市場が広がれば当然、参入するプレイヤーも増える。2014年当初、「FABRIC TOKYO」は国内アパレル業界における「D2C」の先駆者的存在だったであろう。しかし、今はオンラインでオーダーメイドを提供することそのものに「革新さ」はないのかもしれない。

昨年度は大手のアパレルEC「ZOZOTOWN」を運営するスタートトゥデイが、「ZOZOSUIT」を発表した。全身を包むタイツにも似た服を着れば体の採寸ができ、そのデータを元に洋服を選べる。

話の流れの中で「ZOZOSUITをどのように見ていますか」と切り出してみると、森氏は「時代が追いついてきた」と微笑んだ。直後に表情は変わり、「うかうかはしていられない」とも答えた。

「『オンラインでオーダーメイド』という業態の会社は、企業の大小を問わず増えています。そこに驚きはなく、むしろ市場が盛り上がったおかげでお客様やアパレル業界の方々に『未来のアパレルのショッピングの形だ』と、思っていただけたかもしれません。ただ、プレイヤーが増えたからこそ、差別化が必要になる。改めて『FABRIC TOKYOとは何であるのか』を考える必要があると思います」

ブランド名を「LaFabric」から「FABRIC TOKYO」へと変えた背景には、ビジョンを策定し直す意味もあった。「組織の時代じゃなく個の時代が来たときに、個人のエンパワーメントをしたかった」創業の思いを語る。

「繊維」のほかに「組織する」の意味を持つ「Fabric」、ダイバーシティを象徴する「Tokyo」を付け加えたのが、今のブランド名だ。そして個人が服に袖を通すことで、自由にライフスタイルを変えていけるように願いを込め、「Fit your life」をブランドコンセプトにした。

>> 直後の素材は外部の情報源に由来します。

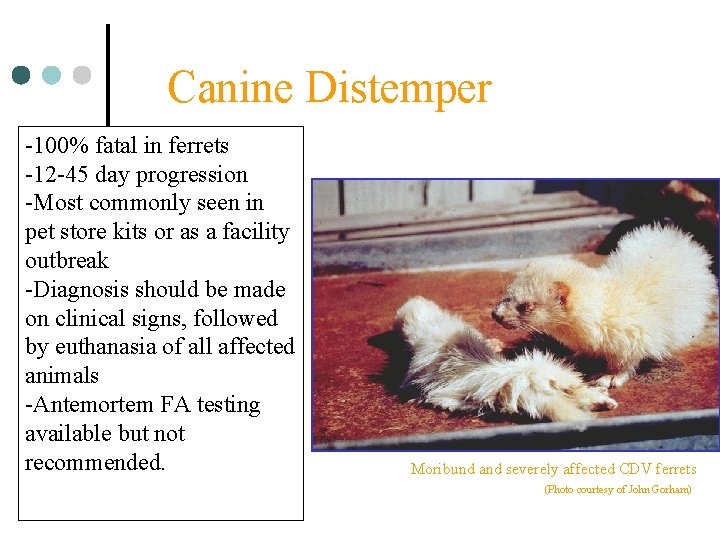 Canine Distemper

-100% fatal in ferrets
-12-45 day progression
-Most commonly seen in pet store kits or as a facility outbreak
-Diagnosis should be made on clinical signs, followed by euthanasia of all affected animals
-Antemortem FA testing available but not recommended.

Moribund and severely affected CDV ferrets
(Photo courtesy of John Gorham)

「それぞれの人に『Fit Your Life』が絶対に存在する」と語る森氏の目には、また彼にしか見えないアパレル業界の未来が映っているようにも見える。

「職業や職種に合う素材をそろえて、フルラインナップで考えていきたいんです。そう考えると、自転車通勤の人ならストレッチする素材の方が良いし、お尻の部分が破れないいような作りこそがフィットする。

ニッチな素材をロングテール的にそろえることで、多様なニーズに対して商品をつくっていきたい。普段はスーツを着ないような人もいますから、『その人たちが普段着たくなるようなスーツとは何か』と問いをつくることで、新しい商品が生まれていくでしょう。アパレル業界において、全く新しい存在になっていけると信じています」

僕たちは一人ひとりが違う……と歌って大ヒットしたJ-POPがあった。それぞれの個性や考え方を尊重するように、働き方やライフスタイルも変わりつつある。では、洋服はどうだったろうか?

丈がほんの少し長い服。肩がわずかに詰まったジャケット。それらの差異も「個性」だとするならば、洋服の選び方にも“世界に一つだけのもの”が、もっとあるべきではないだろうか。